Das sind bisher rein qualitative Aussagen und damit sicher richtig, aber wenn du nicht quantifizieren kannst, wie schädlich die Herstellung/Verteilung von AdBlue und wie schädlich das Recycling von Altöl sind, bringt das nicht viel. Schlägt das 0.3% auf die Ökobilanz? 3%? 30% Hast du konkrete Zahlen dazu?



Absolut richtig - habe ich nicht - leider auch keine Zeit, diese beizubringen. Egal - was passiert mit 4,5l Altöl aus einem Verbrenner. Also was genau machen wir denn damit ? Im besten Fall recyclen wir das - das kostet definitiv etwas und es gehört in die Bilanz der Verbrenner.
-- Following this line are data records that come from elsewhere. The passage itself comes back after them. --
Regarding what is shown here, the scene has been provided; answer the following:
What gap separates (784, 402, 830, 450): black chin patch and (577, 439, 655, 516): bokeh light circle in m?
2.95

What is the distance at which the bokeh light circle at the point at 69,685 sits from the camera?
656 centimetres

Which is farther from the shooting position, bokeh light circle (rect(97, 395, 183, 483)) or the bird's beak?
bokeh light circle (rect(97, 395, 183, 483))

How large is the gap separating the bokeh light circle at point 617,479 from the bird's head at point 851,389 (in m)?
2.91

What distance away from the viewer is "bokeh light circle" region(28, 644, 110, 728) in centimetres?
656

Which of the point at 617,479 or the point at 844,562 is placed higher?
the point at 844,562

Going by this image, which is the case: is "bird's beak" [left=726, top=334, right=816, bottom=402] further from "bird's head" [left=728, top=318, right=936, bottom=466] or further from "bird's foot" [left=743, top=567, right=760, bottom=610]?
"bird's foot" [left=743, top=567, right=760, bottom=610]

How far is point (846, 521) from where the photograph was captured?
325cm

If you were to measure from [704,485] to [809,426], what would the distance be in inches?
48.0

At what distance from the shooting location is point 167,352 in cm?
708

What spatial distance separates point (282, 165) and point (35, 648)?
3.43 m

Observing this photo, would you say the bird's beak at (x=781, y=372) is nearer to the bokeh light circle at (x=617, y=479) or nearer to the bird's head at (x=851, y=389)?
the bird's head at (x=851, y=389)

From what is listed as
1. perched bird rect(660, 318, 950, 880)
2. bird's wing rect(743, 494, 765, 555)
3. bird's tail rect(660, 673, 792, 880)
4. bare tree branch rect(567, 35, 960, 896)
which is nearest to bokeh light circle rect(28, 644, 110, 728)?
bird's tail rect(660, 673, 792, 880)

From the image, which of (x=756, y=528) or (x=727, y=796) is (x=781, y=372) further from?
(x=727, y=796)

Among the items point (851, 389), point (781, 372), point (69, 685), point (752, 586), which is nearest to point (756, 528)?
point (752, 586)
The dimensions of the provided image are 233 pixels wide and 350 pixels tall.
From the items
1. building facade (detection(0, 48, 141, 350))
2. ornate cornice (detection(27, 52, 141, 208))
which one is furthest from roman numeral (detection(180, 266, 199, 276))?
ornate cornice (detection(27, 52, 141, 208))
Was ich nicht mag, ist folgendes:

Bei den BEVs lumpert man irgendetwas zusammen - das ist dann aber die Wahrheit. Bei den Verbrennern werden Sachen weggelassen - das ist dann aber die Wahrheit. Viele dieser Betrachtungen sind einfach unvollständig. Dieser Umstand kommt aber meistens nur der Verbrenner-Seite zu gute.

Ich sehe schon - ich werde mal das Thema Harnstoff Herstellung ergründen müssen. Und alles nur, wg. einer weiteren Meta-Studie...was man dann herausfindet, will keiner hören.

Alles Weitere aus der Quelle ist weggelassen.